The provinces that produce most of Indonesia’s total tea output are West Java (around 70 percent of national tea production), Central Java and North Sumatra. Approximately 65 percent of the Indonesian tea production is exported. The main countries of export destination are Russia, Great Britain, and Pakistan. One thing to note is that Indonesia’s domestic tea consumption is rising at a much higher level: more than 20 percent annually in recent years. As Indonesia’s tea production is showing a decreasing trend and exports account for around 65 percent of tea production (mostly the premium quality), the country needs to import tea to satisfy domestic demand.

Tea imports comprise about 25 percent of Indonesia’s domestic tea consumption. Imports will have to be increased if the government provides no incentives to develop the country’s tea industry. This could be seen as an opportunity for tea plantation investors if more favourable incentives are offered to boost Indonesia’s production capacity. The country is also close to Singapore, giving investors the chance to visit any plantations they invest in.

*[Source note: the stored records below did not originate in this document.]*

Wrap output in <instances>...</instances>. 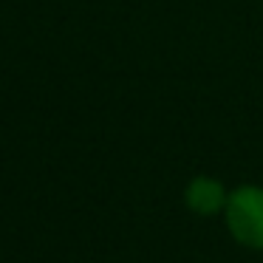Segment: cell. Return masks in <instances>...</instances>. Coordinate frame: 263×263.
I'll return each mask as SVG.
<instances>
[{
  "label": "cell",
  "instance_id": "1",
  "mask_svg": "<svg viewBox=\"0 0 263 263\" xmlns=\"http://www.w3.org/2000/svg\"><path fill=\"white\" fill-rule=\"evenodd\" d=\"M223 227L238 246L249 252H263V187L238 184L229 190L223 206Z\"/></svg>",
  "mask_w": 263,
  "mask_h": 263
},
{
  "label": "cell",
  "instance_id": "2",
  "mask_svg": "<svg viewBox=\"0 0 263 263\" xmlns=\"http://www.w3.org/2000/svg\"><path fill=\"white\" fill-rule=\"evenodd\" d=\"M229 190L221 178L215 176H193L184 187V204H187L190 212L201 218H212V215H223V206H227Z\"/></svg>",
  "mask_w": 263,
  "mask_h": 263
}]
</instances>
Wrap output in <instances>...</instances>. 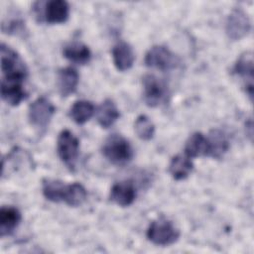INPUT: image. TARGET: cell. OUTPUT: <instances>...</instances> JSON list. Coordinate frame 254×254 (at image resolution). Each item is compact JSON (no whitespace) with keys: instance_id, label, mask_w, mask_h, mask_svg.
Returning a JSON list of instances; mask_svg holds the SVG:
<instances>
[{"instance_id":"cell-22","label":"cell","mask_w":254,"mask_h":254,"mask_svg":"<svg viewBox=\"0 0 254 254\" xmlns=\"http://www.w3.org/2000/svg\"><path fill=\"white\" fill-rule=\"evenodd\" d=\"M94 113V106L90 101L77 100L75 101L69 110L70 118L76 124H84L87 122Z\"/></svg>"},{"instance_id":"cell-3","label":"cell","mask_w":254,"mask_h":254,"mask_svg":"<svg viewBox=\"0 0 254 254\" xmlns=\"http://www.w3.org/2000/svg\"><path fill=\"white\" fill-rule=\"evenodd\" d=\"M146 236L155 245L169 246L179 240L180 231L172 221L160 217L149 225Z\"/></svg>"},{"instance_id":"cell-1","label":"cell","mask_w":254,"mask_h":254,"mask_svg":"<svg viewBox=\"0 0 254 254\" xmlns=\"http://www.w3.org/2000/svg\"><path fill=\"white\" fill-rule=\"evenodd\" d=\"M2 79L7 81L23 82L27 78L28 68L21 57L4 43L0 48Z\"/></svg>"},{"instance_id":"cell-16","label":"cell","mask_w":254,"mask_h":254,"mask_svg":"<svg viewBox=\"0 0 254 254\" xmlns=\"http://www.w3.org/2000/svg\"><path fill=\"white\" fill-rule=\"evenodd\" d=\"M26 96L27 93L23 88L22 82L1 80V97L6 103L17 106Z\"/></svg>"},{"instance_id":"cell-14","label":"cell","mask_w":254,"mask_h":254,"mask_svg":"<svg viewBox=\"0 0 254 254\" xmlns=\"http://www.w3.org/2000/svg\"><path fill=\"white\" fill-rule=\"evenodd\" d=\"M21 212L14 206H2L0 209V237L11 235L19 226Z\"/></svg>"},{"instance_id":"cell-19","label":"cell","mask_w":254,"mask_h":254,"mask_svg":"<svg viewBox=\"0 0 254 254\" xmlns=\"http://www.w3.org/2000/svg\"><path fill=\"white\" fill-rule=\"evenodd\" d=\"M120 116L116 104L111 99H105L97 109V121L102 128L112 126Z\"/></svg>"},{"instance_id":"cell-6","label":"cell","mask_w":254,"mask_h":254,"mask_svg":"<svg viewBox=\"0 0 254 254\" xmlns=\"http://www.w3.org/2000/svg\"><path fill=\"white\" fill-rule=\"evenodd\" d=\"M179 64V58L164 46H153L145 56V64L160 70L174 69Z\"/></svg>"},{"instance_id":"cell-15","label":"cell","mask_w":254,"mask_h":254,"mask_svg":"<svg viewBox=\"0 0 254 254\" xmlns=\"http://www.w3.org/2000/svg\"><path fill=\"white\" fill-rule=\"evenodd\" d=\"M79 81L78 72L73 67H64L58 73V88L62 96L70 95L76 90Z\"/></svg>"},{"instance_id":"cell-17","label":"cell","mask_w":254,"mask_h":254,"mask_svg":"<svg viewBox=\"0 0 254 254\" xmlns=\"http://www.w3.org/2000/svg\"><path fill=\"white\" fill-rule=\"evenodd\" d=\"M63 54L65 59L77 64H88L91 60V52L89 48L79 42H72L65 45Z\"/></svg>"},{"instance_id":"cell-20","label":"cell","mask_w":254,"mask_h":254,"mask_svg":"<svg viewBox=\"0 0 254 254\" xmlns=\"http://www.w3.org/2000/svg\"><path fill=\"white\" fill-rule=\"evenodd\" d=\"M206 152H207L206 137L200 132H195L191 134L189 137L188 141L186 142L185 155H187L189 158H195L199 156L206 157Z\"/></svg>"},{"instance_id":"cell-12","label":"cell","mask_w":254,"mask_h":254,"mask_svg":"<svg viewBox=\"0 0 254 254\" xmlns=\"http://www.w3.org/2000/svg\"><path fill=\"white\" fill-rule=\"evenodd\" d=\"M207 152L206 157L220 159L229 149V141L227 136L219 129H213L206 136Z\"/></svg>"},{"instance_id":"cell-11","label":"cell","mask_w":254,"mask_h":254,"mask_svg":"<svg viewBox=\"0 0 254 254\" xmlns=\"http://www.w3.org/2000/svg\"><path fill=\"white\" fill-rule=\"evenodd\" d=\"M136 198V189L129 181L119 182L113 185L110 190V200L120 206L131 205Z\"/></svg>"},{"instance_id":"cell-10","label":"cell","mask_w":254,"mask_h":254,"mask_svg":"<svg viewBox=\"0 0 254 254\" xmlns=\"http://www.w3.org/2000/svg\"><path fill=\"white\" fill-rule=\"evenodd\" d=\"M69 16V5L64 0H51L45 5L43 17L49 24H62L66 22Z\"/></svg>"},{"instance_id":"cell-9","label":"cell","mask_w":254,"mask_h":254,"mask_svg":"<svg viewBox=\"0 0 254 254\" xmlns=\"http://www.w3.org/2000/svg\"><path fill=\"white\" fill-rule=\"evenodd\" d=\"M233 72L245 81V91L252 100L253 97V55L250 52L242 54L236 61Z\"/></svg>"},{"instance_id":"cell-25","label":"cell","mask_w":254,"mask_h":254,"mask_svg":"<svg viewBox=\"0 0 254 254\" xmlns=\"http://www.w3.org/2000/svg\"><path fill=\"white\" fill-rule=\"evenodd\" d=\"M2 32L10 35H20L25 32V22L20 18H14L9 21H3Z\"/></svg>"},{"instance_id":"cell-2","label":"cell","mask_w":254,"mask_h":254,"mask_svg":"<svg viewBox=\"0 0 254 254\" xmlns=\"http://www.w3.org/2000/svg\"><path fill=\"white\" fill-rule=\"evenodd\" d=\"M103 156L114 165H124L130 162L134 152L129 141L119 134L110 135L102 146Z\"/></svg>"},{"instance_id":"cell-8","label":"cell","mask_w":254,"mask_h":254,"mask_svg":"<svg viewBox=\"0 0 254 254\" xmlns=\"http://www.w3.org/2000/svg\"><path fill=\"white\" fill-rule=\"evenodd\" d=\"M251 29V23L247 14L241 9H234L228 15L225 32L227 37L232 41H238L244 38Z\"/></svg>"},{"instance_id":"cell-21","label":"cell","mask_w":254,"mask_h":254,"mask_svg":"<svg viewBox=\"0 0 254 254\" xmlns=\"http://www.w3.org/2000/svg\"><path fill=\"white\" fill-rule=\"evenodd\" d=\"M66 185L59 180L46 179L43 181L42 191L44 196L53 202L64 201Z\"/></svg>"},{"instance_id":"cell-18","label":"cell","mask_w":254,"mask_h":254,"mask_svg":"<svg viewBox=\"0 0 254 254\" xmlns=\"http://www.w3.org/2000/svg\"><path fill=\"white\" fill-rule=\"evenodd\" d=\"M193 170V164L187 155H177L172 158L169 165V172L173 179L182 181L187 179Z\"/></svg>"},{"instance_id":"cell-7","label":"cell","mask_w":254,"mask_h":254,"mask_svg":"<svg viewBox=\"0 0 254 254\" xmlns=\"http://www.w3.org/2000/svg\"><path fill=\"white\" fill-rule=\"evenodd\" d=\"M56 108L46 97H39L34 100L28 109V118L30 123L38 129H46L54 114Z\"/></svg>"},{"instance_id":"cell-5","label":"cell","mask_w":254,"mask_h":254,"mask_svg":"<svg viewBox=\"0 0 254 254\" xmlns=\"http://www.w3.org/2000/svg\"><path fill=\"white\" fill-rule=\"evenodd\" d=\"M57 151L62 162L73 170L79 154V141L69 130L64 129L59 134Z\"/></svg>"},{"instance_id":"cell-24","label":"cell","mask_w":254,"mask_h":254,"mask_svg":"<svg viewBox=\"0 0 254 254\" xmlns=\"http://www.w3.org/2000/svg\"><path fill=\"white\" fill-rule=\"evenodd\" d=\"M134 129L137 136L144 141H149L155 134V125L146 115H139L134 123Z\"/></svg>"},{"instance_id":"cell-13","label":"cell","mask_w":254,"mask_h":254,"mask_svg":"<svg viewBox=\"0 0 254 254\" xmlns=\"http://www.w3.org/2000/svg\"><path fill=\"white\" fill-rule=\"evenodd\" d=\"M112 58L115 67L120 71L130 69L135 61L133 49L126 42H119L113 47Z\"/></svg>"},{"instance_id":"cell-23","label":"cell","mask_w":254,"mask_h":254,"mask_svg":"<svg viewBox=\"0 0 254 254\" xmlns=\"http://www.w3.org/2000/svg\"><path fill=\"white\" fill-rule=\"evenodd\" d=\"M87 197V192L84 187L79 183H73L66 185L64 191V202L69 206H79L81 205Z\"/></svg>"},{"instance_id":"cell-4","label":"cell","mask_w":254,"mask_h":254,"mask_svg":"<svg viewBox=\"0 0 254 254\" xmlns=\"http://www.w3.org/2000/svg\"><path fill=\"white\" fill-rule=\"evenodd\" d=\"M143 97L150 107H157L168 99L169 91L166 83L154 74H146L142 78Z\"/></svg>"}]
</instances>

Another factor to consider is people. Like any business, if you invest in a tea plantation, it’s important to know the right people are running it. This may entail employing locals such as experienced tea farmers to manage the plantation. You may also want to use modern technology and scientific research to increase harvests. Two important points to bear in mind with any investment are your time frame and the return you’re looking for. Investing in tea plantations is not for the short-term, and different plants have different rates of return. The tea plant can be first harvested when it is around four years of age. When harvesting, only young leaves are selected, implying that manual picking is more efficient than using mechanical equipment. Tea production is therefore a labour-intensive business. Costs can be higher than expected as a result while returns depend on world tea prices, something out of an investor’s control.

If investing directly in a tea plantation is not your cup of tea, then you could invest in the shares of major tea producer companies; many are traded on the world’s stock exchanges. For example Unilever produces PG Tips while Tetley and Tata Tea are owned by Tata Global Beverages. Tea is a commodity in which you cannot buy futures shares, unlike other crops such as cocoa and coffee. There is no established trading market.

Investing in tea companies is another route to look out for
Investing in tea companies is another route to look out for


Top eight tea producers*
1. China – 1,640,310
2. India – 966,733
3. Kenya – 377,912
4. Sri Lanka – 327,500
5. Turkey – 221,600
6. Vietnam – 206,600
7. Iran – 162,517
8. Indonesia – 142,400
* in metric tonnes

Five quick tea facts
1. Tea is the second most consumed drink in the world, behind water.
2. A 3,200-year-old tea tree in China’s Yunnan Province is still being cultivated today.
3. “The agony of the leaves” is an expression that describes tea leaves unfurling as boiling water is poured over them.
4. Tea bags, made of silk, were invented in 1908.
5. The four main types of tea – black, green, white and oolong – all come from one plant, Camellia sinensis; the leaves are treated differently to create the separate types of tea.